THE EXERCISE: Reproduce the passage of the forum post about pet rats and relationships below, starting from "Having learned my" up to and including "someone to me.".

Having learned my lesson I realized you have to just be yourself and be honest about what you want. Now I will wait for the right person and not rush into something. If someone would write you off for having a pet rat then I doubt they would be compatible with you anyway. On the other hand don't be like OH GOSH I JUST LOVE RATS SO MUCH just to test them out. You should just be yourself and treat them like any other person. If you talk about rats all the time then be like that, if you enjoy rats privately then act that way. Any cover up will fade in time so it's better to know from the start right? I just don't believe in relationship red lines negotiation, compromise, respect and enabling your partner is part of loving someone to me.

I can honestly say I have only ever known one person who refused to like my rats and that was my sister. Everyone else either embraced them or after spending a little time near them loved them. It really shouldn't be an issue to someone who cares about you, particularly because they aren't like dogs for example that roam free and interact with everyone.

[Extracted data entries]
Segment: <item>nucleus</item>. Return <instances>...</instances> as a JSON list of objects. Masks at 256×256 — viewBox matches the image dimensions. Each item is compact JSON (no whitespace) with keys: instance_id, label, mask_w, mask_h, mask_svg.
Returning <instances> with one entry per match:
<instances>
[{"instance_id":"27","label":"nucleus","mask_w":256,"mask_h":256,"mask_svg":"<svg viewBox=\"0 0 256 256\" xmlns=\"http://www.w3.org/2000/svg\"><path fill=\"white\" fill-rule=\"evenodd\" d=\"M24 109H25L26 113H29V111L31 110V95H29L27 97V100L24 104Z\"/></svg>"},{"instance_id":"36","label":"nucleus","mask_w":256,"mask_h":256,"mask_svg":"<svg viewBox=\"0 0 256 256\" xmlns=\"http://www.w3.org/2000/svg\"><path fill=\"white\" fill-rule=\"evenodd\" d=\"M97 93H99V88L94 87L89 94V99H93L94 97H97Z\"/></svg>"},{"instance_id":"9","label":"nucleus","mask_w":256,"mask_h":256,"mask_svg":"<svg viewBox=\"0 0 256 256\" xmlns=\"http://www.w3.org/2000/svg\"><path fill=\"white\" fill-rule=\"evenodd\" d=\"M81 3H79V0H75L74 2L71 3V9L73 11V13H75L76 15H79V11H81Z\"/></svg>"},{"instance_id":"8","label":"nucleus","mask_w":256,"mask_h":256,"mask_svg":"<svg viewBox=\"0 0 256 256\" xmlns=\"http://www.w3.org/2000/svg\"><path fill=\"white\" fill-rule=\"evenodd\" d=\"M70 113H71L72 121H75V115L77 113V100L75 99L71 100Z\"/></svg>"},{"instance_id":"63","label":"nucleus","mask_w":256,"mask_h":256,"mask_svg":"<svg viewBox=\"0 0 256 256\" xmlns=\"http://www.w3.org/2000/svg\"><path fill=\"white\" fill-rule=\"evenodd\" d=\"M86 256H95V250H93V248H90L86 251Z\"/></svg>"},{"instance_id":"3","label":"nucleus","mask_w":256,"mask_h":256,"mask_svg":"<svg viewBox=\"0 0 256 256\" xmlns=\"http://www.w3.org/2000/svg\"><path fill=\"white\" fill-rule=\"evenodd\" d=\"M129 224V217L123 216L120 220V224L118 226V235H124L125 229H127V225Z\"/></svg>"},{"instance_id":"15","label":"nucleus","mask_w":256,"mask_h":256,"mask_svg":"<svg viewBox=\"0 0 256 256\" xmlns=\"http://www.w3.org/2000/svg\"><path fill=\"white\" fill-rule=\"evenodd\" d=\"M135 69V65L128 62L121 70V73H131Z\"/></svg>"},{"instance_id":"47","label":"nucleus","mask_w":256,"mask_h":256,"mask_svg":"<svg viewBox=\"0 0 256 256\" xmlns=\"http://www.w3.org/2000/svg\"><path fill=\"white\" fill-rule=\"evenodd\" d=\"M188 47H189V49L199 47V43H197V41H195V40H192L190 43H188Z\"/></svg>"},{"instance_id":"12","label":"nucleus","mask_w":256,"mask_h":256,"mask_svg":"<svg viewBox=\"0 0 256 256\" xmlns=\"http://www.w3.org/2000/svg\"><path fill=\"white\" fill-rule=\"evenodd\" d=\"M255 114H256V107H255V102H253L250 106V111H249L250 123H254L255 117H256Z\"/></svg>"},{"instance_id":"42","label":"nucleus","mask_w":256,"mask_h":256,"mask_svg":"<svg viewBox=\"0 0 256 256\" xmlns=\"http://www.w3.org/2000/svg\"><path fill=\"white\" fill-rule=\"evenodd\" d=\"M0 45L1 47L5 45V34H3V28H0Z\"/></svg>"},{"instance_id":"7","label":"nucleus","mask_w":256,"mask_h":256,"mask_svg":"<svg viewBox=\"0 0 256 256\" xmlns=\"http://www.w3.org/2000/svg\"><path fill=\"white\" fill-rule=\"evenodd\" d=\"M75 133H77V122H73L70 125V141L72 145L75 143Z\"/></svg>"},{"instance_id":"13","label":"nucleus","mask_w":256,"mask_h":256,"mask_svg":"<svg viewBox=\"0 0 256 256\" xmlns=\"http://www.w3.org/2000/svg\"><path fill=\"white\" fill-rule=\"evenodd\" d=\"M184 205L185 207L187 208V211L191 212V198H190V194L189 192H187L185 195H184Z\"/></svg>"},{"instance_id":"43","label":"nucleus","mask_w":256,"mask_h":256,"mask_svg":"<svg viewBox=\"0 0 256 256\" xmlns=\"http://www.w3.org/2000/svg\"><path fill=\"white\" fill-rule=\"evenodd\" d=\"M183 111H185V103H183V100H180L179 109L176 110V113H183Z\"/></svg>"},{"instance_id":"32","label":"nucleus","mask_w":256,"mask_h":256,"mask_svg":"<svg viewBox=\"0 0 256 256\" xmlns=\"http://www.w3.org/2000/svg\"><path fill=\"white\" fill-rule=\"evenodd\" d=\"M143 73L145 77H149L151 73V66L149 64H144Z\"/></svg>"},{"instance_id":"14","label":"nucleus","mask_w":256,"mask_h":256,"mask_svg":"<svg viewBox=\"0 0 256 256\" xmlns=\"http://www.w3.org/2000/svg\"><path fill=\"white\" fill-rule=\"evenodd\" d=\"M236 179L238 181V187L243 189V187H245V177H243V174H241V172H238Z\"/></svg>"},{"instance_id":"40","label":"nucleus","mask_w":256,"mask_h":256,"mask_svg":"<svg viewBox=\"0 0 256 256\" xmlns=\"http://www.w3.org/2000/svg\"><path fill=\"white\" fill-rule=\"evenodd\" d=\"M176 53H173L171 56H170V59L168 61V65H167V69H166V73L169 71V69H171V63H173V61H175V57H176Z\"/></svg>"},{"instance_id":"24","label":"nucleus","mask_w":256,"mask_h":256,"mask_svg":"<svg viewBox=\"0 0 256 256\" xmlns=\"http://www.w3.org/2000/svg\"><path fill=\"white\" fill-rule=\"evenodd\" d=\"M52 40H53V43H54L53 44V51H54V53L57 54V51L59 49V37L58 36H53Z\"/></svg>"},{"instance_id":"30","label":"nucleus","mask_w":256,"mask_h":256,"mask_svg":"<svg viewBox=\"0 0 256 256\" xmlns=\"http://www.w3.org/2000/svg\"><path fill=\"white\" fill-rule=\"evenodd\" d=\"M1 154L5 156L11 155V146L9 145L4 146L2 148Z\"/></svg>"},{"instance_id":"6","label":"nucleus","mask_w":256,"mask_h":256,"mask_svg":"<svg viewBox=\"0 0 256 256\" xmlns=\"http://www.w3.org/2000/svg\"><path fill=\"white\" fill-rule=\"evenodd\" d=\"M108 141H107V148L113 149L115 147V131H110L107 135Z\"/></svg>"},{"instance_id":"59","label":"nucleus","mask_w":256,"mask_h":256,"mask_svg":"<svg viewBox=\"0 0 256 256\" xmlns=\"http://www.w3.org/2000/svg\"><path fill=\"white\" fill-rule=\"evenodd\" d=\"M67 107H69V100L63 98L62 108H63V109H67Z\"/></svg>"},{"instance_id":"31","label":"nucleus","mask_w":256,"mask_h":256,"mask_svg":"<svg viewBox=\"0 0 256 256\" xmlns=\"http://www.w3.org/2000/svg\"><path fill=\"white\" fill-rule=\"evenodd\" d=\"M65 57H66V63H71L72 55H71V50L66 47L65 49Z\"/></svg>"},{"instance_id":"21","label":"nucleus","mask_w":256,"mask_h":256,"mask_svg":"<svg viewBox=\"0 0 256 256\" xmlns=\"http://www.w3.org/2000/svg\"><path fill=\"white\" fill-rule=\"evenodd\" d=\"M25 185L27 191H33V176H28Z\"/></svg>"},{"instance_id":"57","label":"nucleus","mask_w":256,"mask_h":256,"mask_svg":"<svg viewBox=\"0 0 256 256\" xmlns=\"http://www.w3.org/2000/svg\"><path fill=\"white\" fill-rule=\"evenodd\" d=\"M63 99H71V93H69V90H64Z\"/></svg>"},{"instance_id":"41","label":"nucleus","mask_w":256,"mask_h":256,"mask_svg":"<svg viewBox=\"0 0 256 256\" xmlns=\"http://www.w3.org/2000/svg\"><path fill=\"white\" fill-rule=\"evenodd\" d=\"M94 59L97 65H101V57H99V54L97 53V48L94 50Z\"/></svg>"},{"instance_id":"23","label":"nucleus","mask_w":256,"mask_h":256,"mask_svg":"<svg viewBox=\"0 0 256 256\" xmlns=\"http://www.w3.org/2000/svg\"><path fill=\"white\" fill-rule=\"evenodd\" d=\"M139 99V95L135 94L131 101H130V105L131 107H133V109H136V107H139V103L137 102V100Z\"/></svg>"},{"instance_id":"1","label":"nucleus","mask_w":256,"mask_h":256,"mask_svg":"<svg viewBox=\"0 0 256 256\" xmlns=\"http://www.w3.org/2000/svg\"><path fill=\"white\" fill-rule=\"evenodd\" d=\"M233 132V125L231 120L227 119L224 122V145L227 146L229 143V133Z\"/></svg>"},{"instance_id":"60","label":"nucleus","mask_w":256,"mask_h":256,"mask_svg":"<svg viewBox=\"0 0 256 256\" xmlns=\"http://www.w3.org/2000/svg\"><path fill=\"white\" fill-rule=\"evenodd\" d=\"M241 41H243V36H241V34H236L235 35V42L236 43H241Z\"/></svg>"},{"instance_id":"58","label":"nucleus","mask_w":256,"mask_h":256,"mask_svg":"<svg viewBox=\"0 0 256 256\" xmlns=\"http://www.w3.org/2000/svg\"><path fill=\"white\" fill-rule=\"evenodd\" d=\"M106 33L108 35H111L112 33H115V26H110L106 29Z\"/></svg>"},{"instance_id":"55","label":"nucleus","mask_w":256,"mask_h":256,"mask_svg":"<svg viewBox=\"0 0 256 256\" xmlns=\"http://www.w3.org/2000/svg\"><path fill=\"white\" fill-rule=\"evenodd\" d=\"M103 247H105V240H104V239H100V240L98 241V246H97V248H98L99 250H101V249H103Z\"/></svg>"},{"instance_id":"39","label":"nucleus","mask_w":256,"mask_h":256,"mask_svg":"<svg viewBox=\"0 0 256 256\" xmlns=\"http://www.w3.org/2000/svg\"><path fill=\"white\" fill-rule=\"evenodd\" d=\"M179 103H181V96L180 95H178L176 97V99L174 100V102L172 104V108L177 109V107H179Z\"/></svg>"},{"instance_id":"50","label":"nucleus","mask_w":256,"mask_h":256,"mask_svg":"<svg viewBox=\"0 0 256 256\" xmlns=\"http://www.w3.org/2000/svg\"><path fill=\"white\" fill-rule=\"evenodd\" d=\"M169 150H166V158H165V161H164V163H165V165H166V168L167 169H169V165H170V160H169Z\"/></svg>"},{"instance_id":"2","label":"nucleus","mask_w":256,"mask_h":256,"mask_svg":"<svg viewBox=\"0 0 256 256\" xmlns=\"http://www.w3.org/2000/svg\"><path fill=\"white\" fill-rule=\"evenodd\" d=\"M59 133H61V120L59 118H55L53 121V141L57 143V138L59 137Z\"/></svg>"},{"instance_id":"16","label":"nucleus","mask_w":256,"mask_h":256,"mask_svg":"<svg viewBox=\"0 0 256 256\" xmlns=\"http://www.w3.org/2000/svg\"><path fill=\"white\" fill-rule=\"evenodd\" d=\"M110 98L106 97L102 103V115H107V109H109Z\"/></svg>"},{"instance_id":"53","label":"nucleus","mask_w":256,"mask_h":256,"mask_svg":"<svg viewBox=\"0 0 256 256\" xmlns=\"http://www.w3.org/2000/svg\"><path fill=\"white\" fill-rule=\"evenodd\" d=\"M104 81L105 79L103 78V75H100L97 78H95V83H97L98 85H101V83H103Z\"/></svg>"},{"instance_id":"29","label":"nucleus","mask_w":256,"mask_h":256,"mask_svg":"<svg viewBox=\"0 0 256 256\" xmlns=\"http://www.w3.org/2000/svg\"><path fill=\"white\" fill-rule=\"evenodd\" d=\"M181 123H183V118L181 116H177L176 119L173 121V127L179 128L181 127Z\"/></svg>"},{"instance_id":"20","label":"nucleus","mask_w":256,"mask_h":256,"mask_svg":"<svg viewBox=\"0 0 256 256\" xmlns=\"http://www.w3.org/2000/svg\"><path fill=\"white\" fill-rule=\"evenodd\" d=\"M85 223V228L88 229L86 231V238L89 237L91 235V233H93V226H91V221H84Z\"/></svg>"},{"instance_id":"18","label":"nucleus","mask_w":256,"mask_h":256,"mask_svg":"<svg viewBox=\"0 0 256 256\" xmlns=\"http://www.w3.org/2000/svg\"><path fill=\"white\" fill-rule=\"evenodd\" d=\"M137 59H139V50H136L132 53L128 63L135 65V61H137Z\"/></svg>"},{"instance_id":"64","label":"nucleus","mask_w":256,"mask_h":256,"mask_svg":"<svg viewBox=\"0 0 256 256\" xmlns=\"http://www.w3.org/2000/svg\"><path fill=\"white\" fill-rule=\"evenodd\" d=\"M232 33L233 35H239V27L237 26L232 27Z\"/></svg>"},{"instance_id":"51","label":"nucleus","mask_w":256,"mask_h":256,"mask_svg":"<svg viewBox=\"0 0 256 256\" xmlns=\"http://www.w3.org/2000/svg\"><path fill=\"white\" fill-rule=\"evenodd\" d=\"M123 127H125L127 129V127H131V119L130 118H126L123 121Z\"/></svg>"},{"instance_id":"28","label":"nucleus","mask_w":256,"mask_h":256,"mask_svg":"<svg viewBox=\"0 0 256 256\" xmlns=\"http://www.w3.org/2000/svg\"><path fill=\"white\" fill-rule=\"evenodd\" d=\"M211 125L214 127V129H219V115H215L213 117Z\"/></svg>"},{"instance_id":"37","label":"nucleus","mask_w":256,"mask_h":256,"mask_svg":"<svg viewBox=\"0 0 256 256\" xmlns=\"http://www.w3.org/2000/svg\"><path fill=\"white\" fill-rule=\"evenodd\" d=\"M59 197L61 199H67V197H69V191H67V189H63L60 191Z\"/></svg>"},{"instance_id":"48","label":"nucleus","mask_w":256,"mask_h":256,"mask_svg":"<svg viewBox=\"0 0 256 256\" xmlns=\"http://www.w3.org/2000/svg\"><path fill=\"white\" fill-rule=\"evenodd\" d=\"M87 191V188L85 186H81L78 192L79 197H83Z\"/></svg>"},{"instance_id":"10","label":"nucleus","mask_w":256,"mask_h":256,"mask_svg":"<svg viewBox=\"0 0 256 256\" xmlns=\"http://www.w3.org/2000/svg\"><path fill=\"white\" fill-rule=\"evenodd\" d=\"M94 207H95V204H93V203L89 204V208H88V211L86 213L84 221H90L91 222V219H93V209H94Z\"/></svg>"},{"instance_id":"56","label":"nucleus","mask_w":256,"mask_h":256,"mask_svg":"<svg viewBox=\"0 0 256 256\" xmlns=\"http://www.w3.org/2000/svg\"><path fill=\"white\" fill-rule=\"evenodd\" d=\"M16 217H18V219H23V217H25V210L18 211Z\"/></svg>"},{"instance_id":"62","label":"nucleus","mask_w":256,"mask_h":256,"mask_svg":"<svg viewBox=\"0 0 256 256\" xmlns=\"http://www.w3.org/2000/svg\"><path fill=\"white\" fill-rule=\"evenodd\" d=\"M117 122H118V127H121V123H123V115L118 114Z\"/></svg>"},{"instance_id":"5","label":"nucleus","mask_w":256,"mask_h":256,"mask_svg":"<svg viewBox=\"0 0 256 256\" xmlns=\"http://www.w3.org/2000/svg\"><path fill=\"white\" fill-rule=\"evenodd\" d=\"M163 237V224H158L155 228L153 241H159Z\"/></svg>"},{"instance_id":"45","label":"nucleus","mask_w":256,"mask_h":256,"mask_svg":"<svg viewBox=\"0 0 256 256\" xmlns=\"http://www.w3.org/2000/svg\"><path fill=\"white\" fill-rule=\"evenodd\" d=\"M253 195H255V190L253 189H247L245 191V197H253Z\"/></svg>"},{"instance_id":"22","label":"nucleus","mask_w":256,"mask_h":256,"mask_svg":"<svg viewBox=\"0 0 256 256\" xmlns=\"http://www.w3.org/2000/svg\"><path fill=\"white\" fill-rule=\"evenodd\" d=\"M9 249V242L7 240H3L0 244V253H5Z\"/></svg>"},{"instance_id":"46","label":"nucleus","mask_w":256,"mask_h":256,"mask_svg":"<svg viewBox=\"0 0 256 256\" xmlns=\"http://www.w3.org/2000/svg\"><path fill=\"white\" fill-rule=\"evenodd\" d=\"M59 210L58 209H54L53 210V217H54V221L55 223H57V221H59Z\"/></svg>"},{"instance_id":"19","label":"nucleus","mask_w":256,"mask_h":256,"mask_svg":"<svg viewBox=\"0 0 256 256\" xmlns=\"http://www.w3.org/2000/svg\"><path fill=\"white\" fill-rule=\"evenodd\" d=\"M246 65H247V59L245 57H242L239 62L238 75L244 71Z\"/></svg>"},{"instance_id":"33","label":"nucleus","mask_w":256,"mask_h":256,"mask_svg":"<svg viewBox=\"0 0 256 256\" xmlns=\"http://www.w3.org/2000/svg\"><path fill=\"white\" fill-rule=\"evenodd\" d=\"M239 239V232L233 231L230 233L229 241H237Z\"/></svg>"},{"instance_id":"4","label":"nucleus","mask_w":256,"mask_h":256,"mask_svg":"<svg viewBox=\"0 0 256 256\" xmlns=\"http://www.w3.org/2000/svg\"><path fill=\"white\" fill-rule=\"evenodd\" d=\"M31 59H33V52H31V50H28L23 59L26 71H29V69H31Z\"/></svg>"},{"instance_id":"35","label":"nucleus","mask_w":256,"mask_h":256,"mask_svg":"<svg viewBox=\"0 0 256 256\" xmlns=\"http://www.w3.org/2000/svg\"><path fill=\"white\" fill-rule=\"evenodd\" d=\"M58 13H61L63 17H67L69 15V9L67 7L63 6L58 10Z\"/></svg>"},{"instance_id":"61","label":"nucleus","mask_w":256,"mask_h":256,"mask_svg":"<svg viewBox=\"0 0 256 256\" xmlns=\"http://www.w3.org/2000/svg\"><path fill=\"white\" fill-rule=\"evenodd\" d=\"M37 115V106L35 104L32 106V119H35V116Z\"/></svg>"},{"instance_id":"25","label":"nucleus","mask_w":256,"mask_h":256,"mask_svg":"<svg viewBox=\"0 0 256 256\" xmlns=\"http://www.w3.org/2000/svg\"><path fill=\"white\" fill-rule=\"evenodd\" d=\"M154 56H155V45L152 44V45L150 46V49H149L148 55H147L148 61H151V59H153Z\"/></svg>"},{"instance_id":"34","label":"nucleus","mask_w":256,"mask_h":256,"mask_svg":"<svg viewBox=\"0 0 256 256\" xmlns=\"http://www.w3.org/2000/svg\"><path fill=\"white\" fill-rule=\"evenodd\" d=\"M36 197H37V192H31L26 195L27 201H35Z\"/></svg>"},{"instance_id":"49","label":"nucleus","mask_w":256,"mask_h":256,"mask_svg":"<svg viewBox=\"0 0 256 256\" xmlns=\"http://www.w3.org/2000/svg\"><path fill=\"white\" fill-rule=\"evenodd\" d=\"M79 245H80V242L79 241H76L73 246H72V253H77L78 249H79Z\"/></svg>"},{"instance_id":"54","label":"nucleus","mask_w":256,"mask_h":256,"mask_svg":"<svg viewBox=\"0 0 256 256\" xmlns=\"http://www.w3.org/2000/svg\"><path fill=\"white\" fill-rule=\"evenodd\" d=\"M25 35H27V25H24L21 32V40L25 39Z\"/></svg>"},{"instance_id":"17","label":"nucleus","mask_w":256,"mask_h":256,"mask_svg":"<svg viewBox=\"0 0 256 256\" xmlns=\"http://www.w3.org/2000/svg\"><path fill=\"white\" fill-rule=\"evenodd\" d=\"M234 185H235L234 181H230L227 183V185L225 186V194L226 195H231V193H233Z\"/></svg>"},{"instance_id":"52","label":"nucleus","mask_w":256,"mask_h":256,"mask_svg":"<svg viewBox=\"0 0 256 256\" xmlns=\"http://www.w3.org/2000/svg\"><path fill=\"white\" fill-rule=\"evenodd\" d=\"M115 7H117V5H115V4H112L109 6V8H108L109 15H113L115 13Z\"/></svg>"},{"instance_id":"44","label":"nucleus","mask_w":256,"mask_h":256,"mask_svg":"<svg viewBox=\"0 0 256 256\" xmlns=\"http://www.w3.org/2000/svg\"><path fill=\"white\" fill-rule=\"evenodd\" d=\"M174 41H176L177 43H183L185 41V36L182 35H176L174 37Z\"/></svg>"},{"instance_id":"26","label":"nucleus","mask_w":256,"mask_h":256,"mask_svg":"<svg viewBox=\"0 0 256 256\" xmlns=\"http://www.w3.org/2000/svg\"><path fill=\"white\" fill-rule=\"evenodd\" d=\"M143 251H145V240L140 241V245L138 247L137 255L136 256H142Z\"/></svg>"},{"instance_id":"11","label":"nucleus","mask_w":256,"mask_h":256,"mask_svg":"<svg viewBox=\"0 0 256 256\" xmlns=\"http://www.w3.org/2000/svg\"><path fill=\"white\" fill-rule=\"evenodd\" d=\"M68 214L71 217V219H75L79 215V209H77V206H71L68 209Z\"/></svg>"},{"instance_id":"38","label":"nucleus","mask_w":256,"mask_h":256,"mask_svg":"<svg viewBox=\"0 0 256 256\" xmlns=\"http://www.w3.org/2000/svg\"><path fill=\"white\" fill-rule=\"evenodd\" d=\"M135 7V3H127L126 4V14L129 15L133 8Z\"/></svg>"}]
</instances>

RESULT:
Having learned my lesson I realized you have to just be yourself and be honest about what you want. Now I will wait for the right person and not rush into something. If someone would write you off for having a pet rat then I doubt they would be compatible with you anyway. On the other hand don't be like OH GOSH I JUST LOVE RATS SO MUCH just to test them out. You should just be yourself and treat them like any other person. If you talk about rats all the time then be like that, if you enjoy rats privately then act that way. Any cover up will fade in time so it's better to know from the start right? I just don't believe in relationship red lines negotiation, compromise, respect and enabling your partner is part of loving someone to me.